On the surface, Charlie Oakley (Joseph Cotten) is almost boringly conventional. Good looking, successful, and beloved uncle to his sister’s family, Charlie is a caricature of old fashioned white American masculinity. But beneath this exterior lurks a calculating killer who is currently on the run from the police.

Holding the distinction of being the earliest example of the psychopaths Alfred Hitchcock would return to again and again, Uncle Charlie bears little resemblance to the screen psychos we have come to know. Charlie is never shown killing anyone, and he does not have the kind of star charisma of a Hannibal. He is just another regular guy you would pass on the street.
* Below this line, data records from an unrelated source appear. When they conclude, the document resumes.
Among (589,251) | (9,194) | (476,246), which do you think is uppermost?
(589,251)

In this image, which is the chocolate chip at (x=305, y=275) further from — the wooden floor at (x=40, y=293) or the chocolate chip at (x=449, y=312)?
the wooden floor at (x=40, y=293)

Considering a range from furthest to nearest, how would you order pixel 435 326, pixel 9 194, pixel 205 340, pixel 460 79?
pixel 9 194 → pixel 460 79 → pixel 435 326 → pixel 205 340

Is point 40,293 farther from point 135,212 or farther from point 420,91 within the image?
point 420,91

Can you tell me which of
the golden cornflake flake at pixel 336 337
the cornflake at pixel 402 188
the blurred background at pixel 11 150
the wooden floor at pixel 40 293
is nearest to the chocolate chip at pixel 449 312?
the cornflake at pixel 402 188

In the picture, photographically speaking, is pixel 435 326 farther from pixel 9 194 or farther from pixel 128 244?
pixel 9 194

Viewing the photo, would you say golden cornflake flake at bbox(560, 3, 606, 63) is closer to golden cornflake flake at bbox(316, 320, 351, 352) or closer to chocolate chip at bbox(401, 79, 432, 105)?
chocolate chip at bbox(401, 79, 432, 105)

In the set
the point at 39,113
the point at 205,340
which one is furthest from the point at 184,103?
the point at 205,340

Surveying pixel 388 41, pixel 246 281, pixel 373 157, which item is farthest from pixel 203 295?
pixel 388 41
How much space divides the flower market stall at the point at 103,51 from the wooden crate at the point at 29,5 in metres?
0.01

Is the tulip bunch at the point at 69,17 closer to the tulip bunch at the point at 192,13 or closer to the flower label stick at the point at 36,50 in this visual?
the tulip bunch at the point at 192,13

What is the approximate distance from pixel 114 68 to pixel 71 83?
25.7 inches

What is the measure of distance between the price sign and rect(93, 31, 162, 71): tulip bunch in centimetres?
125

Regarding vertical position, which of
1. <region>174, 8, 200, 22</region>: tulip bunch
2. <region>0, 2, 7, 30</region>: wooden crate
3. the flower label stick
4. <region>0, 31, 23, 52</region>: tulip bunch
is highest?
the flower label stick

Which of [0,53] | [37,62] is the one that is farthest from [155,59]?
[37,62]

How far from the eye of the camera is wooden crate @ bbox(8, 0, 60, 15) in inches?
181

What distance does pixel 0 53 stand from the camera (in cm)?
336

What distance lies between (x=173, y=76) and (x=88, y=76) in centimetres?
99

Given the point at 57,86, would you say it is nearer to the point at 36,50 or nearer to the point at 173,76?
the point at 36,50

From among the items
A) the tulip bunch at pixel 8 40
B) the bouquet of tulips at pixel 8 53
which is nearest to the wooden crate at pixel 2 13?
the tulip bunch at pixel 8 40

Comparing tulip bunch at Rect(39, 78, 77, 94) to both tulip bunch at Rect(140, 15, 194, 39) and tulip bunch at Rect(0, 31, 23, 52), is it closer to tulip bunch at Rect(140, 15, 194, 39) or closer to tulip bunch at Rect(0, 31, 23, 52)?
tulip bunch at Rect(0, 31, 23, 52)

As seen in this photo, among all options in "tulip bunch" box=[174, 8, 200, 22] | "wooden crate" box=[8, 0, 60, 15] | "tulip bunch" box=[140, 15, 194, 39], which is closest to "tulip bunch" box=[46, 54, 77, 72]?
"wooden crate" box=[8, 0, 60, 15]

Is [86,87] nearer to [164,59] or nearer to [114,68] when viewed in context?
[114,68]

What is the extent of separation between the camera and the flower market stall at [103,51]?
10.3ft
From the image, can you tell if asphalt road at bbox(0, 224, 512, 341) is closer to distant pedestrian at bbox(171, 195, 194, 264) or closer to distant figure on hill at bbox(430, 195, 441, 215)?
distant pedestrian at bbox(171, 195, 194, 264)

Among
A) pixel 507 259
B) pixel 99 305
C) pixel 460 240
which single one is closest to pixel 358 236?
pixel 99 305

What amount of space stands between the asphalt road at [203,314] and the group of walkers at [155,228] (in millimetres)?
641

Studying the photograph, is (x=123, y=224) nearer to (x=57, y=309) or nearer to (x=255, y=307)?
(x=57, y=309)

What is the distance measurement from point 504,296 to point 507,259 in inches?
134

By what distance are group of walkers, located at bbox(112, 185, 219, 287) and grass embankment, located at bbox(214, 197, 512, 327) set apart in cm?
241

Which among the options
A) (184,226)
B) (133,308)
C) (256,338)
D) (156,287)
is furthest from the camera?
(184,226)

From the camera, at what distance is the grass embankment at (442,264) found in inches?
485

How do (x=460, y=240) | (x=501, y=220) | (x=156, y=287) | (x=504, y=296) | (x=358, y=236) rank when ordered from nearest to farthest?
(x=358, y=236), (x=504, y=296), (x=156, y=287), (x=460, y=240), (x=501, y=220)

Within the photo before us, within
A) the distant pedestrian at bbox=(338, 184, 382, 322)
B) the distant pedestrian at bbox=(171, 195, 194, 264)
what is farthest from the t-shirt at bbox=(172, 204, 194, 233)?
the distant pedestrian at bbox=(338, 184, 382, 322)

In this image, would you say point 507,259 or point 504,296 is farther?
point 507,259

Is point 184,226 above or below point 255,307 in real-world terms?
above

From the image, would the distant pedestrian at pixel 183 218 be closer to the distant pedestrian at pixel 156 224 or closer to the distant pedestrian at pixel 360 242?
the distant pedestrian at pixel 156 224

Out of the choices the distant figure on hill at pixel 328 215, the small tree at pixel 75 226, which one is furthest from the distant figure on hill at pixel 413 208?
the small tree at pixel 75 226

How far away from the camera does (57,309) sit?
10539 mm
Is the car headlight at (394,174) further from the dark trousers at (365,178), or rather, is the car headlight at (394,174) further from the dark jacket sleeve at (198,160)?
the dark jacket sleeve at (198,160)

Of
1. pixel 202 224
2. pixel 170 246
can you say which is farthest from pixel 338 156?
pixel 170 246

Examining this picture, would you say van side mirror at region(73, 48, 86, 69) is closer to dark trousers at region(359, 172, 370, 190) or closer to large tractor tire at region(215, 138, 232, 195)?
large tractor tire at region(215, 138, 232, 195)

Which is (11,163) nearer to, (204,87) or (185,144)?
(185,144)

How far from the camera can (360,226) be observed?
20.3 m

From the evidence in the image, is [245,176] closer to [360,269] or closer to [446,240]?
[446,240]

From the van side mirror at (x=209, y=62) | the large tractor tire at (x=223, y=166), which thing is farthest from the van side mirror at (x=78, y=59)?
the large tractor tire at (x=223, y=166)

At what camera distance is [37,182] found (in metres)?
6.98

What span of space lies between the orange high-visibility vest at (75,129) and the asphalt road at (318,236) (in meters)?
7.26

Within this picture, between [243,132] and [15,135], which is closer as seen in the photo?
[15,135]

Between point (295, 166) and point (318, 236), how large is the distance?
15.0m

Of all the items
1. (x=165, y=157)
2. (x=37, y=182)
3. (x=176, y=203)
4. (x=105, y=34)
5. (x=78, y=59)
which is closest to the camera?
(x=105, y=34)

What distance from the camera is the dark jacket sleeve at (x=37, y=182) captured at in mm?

read more: Looking Back at Shadow of a Dbout

Oscillating between smirking confidence and morose self-awareness, Charlie is an ambiguous figure whose motivations remain troublingly obscure – does he really love his family or is he just using them as a cover till the police get off his trail? Is the bond he shares with his favorite niece (Teresa Wright) a cover for more unsavory, unspoken desires?

Played with marvellous understatement by Cotten, Uncle Charlie has sadly been overshadowed by the later, more iconic psychos Hitchcock would portray in the ’50s and ’60s. However the influence of this character is evident in the similarly banal exteriors affected by Bruno Anthony in Strangers on a Train, and, most famously, Norman Bates in the seminal Psycho.